::: Excerpted passage

Washington, DC – With millions of Americans worried about how they will afford taking leave from their jobs if they or a loved one contracts COVID-19, a new paper by The ERISA Industry Committee (ERIC) examines how an ever-expanding patchwork of state and local mandates is threatening paid leave programs of large, multistate employers.
Paying the Way: Large Employers and the State Paid Leave Patchwork highlights the valuable paid leave benefits offered by large, multistate employers and their success in designing and delivering these critical benefits to millions of employees and their families across the country.
Large employers’ paid leave plans often exceed the national private-sector averages and frequently equal or surpass the leave provided by state-mandated paid leave programs.
“For large employers, like ERIC member companies, paid leave is essential to ensuring a healthy, happy workplace,” said Aliya Robinson, Senior Vice President of Retirement and Compensation. “Employers understand that paid leave benefits give critical financial security and flexibility to today’s workforce, the ability to better balance work and family life, and ultimately improve productivity within their work environments.”
Large employers provide these generous paid leave benefits to their nationwide workforce voluntarily and paid for with employer funds. However, an ever-increasing patchwork of state and local paid leave mandates is threatening these programs due to the operational cost and challenges necessary for compliance. There are currently seven separate state paid family and medical leave insurance programs in operation across the country with two others in regulatory development and more than 20 additional states considering such programs.
Large, multistate employers want to offer employee benefit parity – equitable, generous benefits to all of their employees regardless of where they live or work. In addition to employee recruitment, retention, and increased productivity, a significant reason for this desire stems from the value of employee transferability between different locations when an opportunity for promotion or transfer becomes available, or when an employee wants to relocate due to personal reasons.
With more employees working remotely and regular changes in location becoming more prevalent in a modern workforce, benefit parity will become an increasing issue. Because the current patchwork of state paid family and medical leave programs results in benefit structures that vary widely by jurisdiction, employers that wish to maintain parity of benefits between employees in different states have to perform a balancing act to establish that:
- Employees in one state are not receiving inferior benefits compared to their counterparts in another state because of differences in state program standards
- Employees are not dissuaded from accepting an otherwise desirable relocation offer because they are wary of the difference in available employee benefits
“Large employers want to offer generous paid leave benefits, but they want them to be equal for all their employees. With location-specific differences, employers must constantly review, re-design, and re-program their nationwide programs to ensure that benefit parity remains. This constant re-adjustment uses resources – time and money – without providing any greater benefits to the employee,” said Robinson.
In Paying the Way, ERIC calls on Congress to ensure that any federal paid leave laws do not add another layer to the already difficult maze of state and local paid leave laws and mandates. ERIC asks lawmakers to consider a national exemption or safe harbor that provides relief for employers that already voluntarily offer paid leave benefits to their employees.

::::::
::: Dataset content

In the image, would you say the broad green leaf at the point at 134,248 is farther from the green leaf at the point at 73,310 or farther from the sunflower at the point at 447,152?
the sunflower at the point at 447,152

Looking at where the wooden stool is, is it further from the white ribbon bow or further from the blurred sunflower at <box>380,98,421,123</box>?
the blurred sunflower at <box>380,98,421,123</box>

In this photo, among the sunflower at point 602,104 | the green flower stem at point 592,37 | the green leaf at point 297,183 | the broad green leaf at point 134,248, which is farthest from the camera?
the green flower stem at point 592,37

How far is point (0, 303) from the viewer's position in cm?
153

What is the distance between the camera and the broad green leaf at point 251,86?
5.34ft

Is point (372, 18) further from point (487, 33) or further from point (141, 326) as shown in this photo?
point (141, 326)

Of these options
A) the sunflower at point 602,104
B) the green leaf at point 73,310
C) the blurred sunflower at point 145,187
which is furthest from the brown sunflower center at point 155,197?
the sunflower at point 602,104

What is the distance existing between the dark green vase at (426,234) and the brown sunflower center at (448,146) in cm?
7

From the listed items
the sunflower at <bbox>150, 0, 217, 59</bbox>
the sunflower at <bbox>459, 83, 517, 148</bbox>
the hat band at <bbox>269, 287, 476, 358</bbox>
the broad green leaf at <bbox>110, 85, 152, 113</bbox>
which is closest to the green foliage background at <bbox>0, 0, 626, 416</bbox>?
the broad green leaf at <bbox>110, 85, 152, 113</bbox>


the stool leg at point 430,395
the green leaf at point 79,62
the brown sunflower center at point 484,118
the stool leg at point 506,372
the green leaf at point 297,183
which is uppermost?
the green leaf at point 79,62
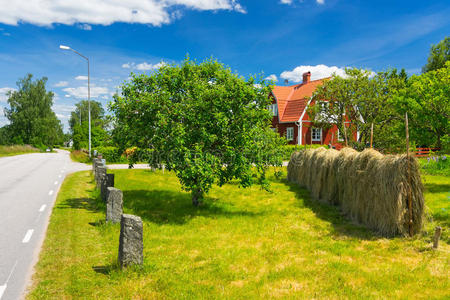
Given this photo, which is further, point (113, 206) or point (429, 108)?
point (429, 108)

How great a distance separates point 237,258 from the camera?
21.7ft

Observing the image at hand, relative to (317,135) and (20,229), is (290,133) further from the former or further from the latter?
(20,229)

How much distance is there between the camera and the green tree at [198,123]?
959 cm

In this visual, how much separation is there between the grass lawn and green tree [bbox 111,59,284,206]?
1.69 m

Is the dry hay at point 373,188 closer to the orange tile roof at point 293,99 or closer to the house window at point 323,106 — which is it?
the house window at point 323,106

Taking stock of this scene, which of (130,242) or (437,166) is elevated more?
(437,166)

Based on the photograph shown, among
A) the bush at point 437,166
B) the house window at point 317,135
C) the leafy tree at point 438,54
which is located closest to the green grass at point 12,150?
the house window at point 317,135

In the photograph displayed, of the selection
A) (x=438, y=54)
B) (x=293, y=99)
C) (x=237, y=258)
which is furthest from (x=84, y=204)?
(x=438, y=54)

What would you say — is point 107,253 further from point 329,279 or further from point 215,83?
point 215,83

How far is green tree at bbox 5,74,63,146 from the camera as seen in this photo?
67562mm

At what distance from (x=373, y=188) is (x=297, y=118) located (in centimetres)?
2741

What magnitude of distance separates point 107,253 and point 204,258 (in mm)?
2198

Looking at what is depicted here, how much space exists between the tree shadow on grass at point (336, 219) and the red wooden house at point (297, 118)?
2155 cm

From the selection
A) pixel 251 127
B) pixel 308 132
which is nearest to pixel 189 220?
pixel 251 127
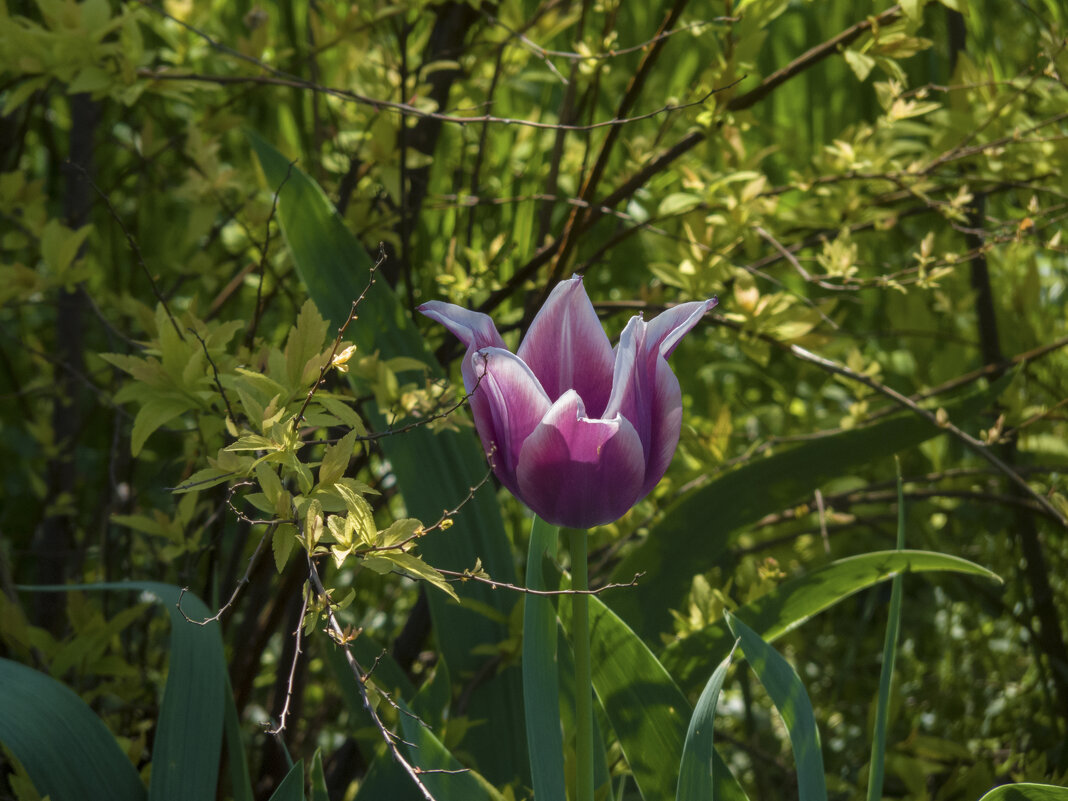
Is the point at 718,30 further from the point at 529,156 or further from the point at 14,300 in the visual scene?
the point at 14,300

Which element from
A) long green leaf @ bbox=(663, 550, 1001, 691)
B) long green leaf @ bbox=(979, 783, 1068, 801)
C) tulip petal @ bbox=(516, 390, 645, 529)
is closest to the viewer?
tulip petal @ bbox=(516, 390, 645, 529)

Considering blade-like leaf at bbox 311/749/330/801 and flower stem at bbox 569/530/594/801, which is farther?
blade-like leaf at bbox 311/749/330/801

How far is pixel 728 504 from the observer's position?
3.40 ft

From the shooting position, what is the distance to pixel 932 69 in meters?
2.05

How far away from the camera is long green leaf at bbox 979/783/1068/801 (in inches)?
27.7

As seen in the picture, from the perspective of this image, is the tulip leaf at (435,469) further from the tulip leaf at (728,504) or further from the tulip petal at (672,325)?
the tulip petal at (672,325)

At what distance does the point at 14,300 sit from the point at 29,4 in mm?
646

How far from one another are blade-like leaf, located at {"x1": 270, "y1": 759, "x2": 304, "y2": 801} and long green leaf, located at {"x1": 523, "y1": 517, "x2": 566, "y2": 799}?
0.54 feet

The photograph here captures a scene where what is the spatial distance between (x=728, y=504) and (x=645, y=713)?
301 mm

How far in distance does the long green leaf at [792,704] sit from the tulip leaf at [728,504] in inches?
10.8

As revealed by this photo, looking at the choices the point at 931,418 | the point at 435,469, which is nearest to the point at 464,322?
the point at 435,469

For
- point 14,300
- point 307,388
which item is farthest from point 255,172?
point 307,388

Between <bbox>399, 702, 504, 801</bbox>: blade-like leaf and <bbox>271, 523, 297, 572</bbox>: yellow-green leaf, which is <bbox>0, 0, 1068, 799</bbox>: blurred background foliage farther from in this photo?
<bbox>399, 702, 504, 801</bbox>: blade-like leaf

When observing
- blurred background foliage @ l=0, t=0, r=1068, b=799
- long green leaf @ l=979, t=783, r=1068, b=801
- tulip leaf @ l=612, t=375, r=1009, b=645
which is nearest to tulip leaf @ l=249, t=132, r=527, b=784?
blurred background foliage @ l=0, t=0, r=1068, b=799
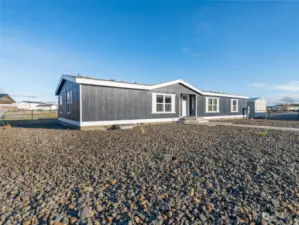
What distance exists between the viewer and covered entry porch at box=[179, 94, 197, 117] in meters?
13.6

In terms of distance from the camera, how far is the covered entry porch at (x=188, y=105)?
13.6 meters

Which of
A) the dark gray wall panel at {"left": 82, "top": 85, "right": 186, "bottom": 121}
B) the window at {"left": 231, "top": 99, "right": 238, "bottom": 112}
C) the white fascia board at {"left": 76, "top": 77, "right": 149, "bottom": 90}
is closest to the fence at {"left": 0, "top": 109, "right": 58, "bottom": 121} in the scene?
the dark gray wall panel at {"left": 82, "top": 85, "right": 186, "bottom": 121}

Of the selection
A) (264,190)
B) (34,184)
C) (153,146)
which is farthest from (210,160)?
(34,184)

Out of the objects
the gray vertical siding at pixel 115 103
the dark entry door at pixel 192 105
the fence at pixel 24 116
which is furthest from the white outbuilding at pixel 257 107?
the fence at pixel 24 116

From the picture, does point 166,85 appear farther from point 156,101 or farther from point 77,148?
point 77,148

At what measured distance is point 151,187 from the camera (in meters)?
2.76

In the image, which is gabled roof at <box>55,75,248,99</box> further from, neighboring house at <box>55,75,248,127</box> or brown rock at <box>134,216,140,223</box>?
brown rock at <box>134,216,140,223</box>

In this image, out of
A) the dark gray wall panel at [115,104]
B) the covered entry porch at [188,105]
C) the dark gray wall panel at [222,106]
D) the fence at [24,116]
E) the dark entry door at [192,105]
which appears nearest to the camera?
the dark gray wall panel at [115,104]

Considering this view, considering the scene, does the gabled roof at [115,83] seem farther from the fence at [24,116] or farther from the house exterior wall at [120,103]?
the fence at [24,116]

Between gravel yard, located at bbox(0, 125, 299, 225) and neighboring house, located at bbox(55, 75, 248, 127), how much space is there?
4.66m

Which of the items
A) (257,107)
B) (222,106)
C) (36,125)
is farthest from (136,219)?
(257,107)

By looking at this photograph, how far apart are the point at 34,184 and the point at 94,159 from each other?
1399mm

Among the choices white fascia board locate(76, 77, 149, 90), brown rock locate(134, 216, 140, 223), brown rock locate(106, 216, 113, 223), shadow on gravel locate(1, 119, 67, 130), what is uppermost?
white fascia board locate(76, 77, 149, 90)

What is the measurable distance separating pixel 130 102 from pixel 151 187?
812 centimetres
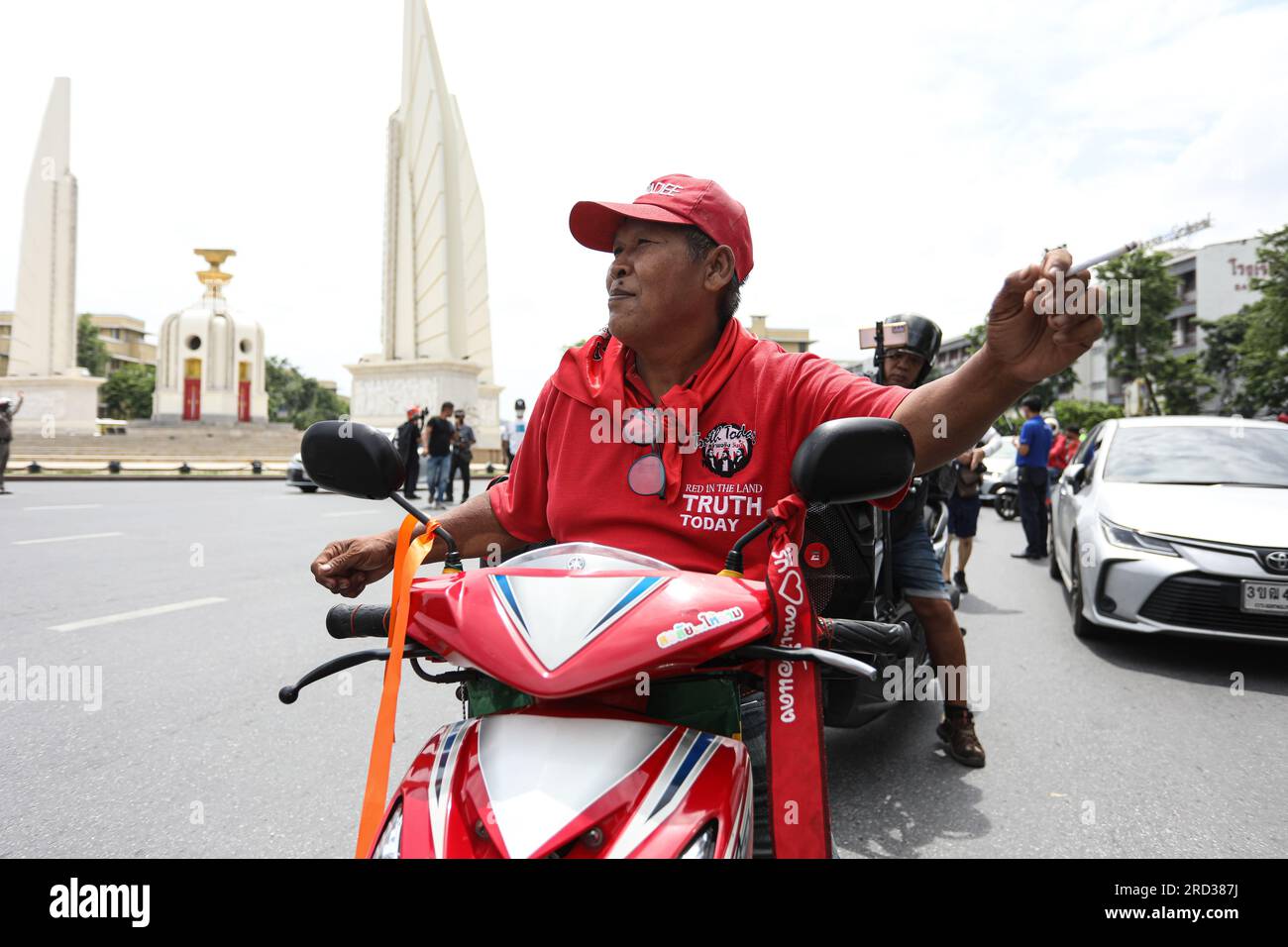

::::::

In the paid leave press release, how many state paid family and medical leave insurance programs are currently in operation?

Seven.